> **GIVEN TEXT**
***

Best UK #1 of the year: “Your Woman” – a 10 from me!
Best US #1 of the year: either “Wannabe” or “Mmmbop”
Best song of the year period: “Tubthumping” – too bad it didn’t hit #1!
So onto 1998, a year which would see only the second ever visit to the UK by yours truly, but not until near the end….
11 for me – a pretty good year for #1s (hell, even ‘Love Can’t Wait’ wore me down!).
NZ #1s for 1997 were:
No Doubt “Don’t Speak”
R. Kelly “I Believe I Can Fly”
U2 “Discothèque”
The Cardigans “Lovefool”
MC Lyte (ft Missy Elliott) “Cold Rock a Party”
Unique II “Break My Stride”
Warren G “I Shot The Sheriff”
Az Yet “Hard to Say I’m Sorry”
Blackstreet “Don’t Leave Me”
Michael Jackson “Blood on the Dance Floor”
Joose “If Tomorrow Never Comes”
SWV “Can We?”
Hanson “MMMBop”
Puff Daddy “I’ll Be Missing You”
Will Smith “Men In Black”
Aqua “Barbie Girl”
Chumbawamba “Tubthumping”
Elton John “Candle In The Wind 97”
N-Trance “Do Ya Think I’m Sexy?”
Backstreet Boys “As Long As You Love Me”
Another couple of mega-sample #1s. One wants to groan, but I can’t resist either the N-trance (Do you think I’m sexy) or the MC Lyte (Upside Down) tracks. Given further Mo Money Mo Problems topping the US charts, It’s clear that mega-sampling was the music trend of the year.
Imbruglia’s Torn should have been number one over there, but I’m biased. Zero 7’s Binns and Hardaker had a role in crafting that track as I learned recently, and I was surprised to find they didn’t have a UK number 1 during their Simple Things/Destiny cycle.
White Town, Chems, No Doubt, Tori Amos/Armand, Verve, Olive, and disappointingly low down for what I think is an utter classic of the decade, Eternal.
10s would have gone to the likes of Freed From Desire (#2), Torn (#2), Paranoid Android (#3) and You Got The Love (#4) had they charted just a little higher.
I’d have the Eternal over Torn any day. I don’t get the love – it’s a good, rather pretty pop single and I’d probably give it a 6 or 7, although it reminds me a lot of She’s A Star by James (which I’m not sure isn’t actually a better record), but it seems to have become a truth universally acknowledged that Torn was in fact the Best Single of 1997, certainly for the discerning hipster. Buh?
Yeah I don’t really ‘get’ Torn either, as I said on one of the threads I think. For me it’s one of those consensus pop classics like “Back For Good” and a bunch of others (including many a bunny) – a well-crafted, respectable song, the kind of thing that ends up getting a 7 or 8 from everyone, quite deservedly. But in a straight “what am I going to listen to right now?” shoot-out I’d end up with N-Trance every time.
Consensus Pop Classics is a good title for something.

***

> **DATA LISTING**
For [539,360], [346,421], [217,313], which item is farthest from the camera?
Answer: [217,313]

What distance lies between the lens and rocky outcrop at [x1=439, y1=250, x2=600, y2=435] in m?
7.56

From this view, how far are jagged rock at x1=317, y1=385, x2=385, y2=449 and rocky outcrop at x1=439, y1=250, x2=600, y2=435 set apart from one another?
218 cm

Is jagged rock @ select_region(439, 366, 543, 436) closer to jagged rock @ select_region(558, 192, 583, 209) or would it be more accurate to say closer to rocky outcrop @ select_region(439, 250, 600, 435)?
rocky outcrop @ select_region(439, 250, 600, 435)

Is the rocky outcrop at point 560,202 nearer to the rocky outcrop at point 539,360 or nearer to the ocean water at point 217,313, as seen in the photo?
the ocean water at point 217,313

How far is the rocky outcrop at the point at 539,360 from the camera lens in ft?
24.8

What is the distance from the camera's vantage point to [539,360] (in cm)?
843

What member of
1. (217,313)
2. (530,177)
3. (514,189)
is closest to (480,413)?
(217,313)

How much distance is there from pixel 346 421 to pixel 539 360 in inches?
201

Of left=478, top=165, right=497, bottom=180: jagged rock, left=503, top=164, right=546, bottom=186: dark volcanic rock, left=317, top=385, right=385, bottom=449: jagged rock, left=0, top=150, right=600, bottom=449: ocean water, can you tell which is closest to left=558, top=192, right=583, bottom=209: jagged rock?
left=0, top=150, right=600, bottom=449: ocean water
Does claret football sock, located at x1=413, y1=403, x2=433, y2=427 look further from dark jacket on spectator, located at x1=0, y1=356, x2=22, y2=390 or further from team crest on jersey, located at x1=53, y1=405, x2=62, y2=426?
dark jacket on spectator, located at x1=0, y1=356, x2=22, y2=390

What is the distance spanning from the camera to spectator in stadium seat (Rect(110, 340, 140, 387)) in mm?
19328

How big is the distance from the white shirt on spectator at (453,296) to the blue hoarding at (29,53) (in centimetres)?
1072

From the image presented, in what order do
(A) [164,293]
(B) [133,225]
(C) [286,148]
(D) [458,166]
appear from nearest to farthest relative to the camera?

***

> **INSTRUCTIONS FOR THE TASK**
Extend the discussion of 1997's number-one singles from where it stops. The material comes from a separate source and has no connection to the text.

> **REPLY**
‘Torn”s just OK according to me too. I think it’s in large part a video hit: winsome lovely stares pleadingly into camera for 4 minutes (see also Lisa Loeb’s Stay, Jewel’s You were meant for me, Vanessa Carlton’s 1000 Miles, frickin’ Dido, and so on) ; there are worse things … And related but better things: Fiona Apple’s wunderkind act and underage porn Criminal vid. from 1997 still shocks and mesmerizes I find.
“Torn” is a classic example of a song I’d think was OK, except the fact that I never understood why everyone seemed to love it so much made me dislike it, even hate it for a while. And it was so overplayed – back in 1998, I used to wonder what would make a DJ say “you know, we haven’t heard ‘Torn’ for 20 minutes: I think I’ll play it again!”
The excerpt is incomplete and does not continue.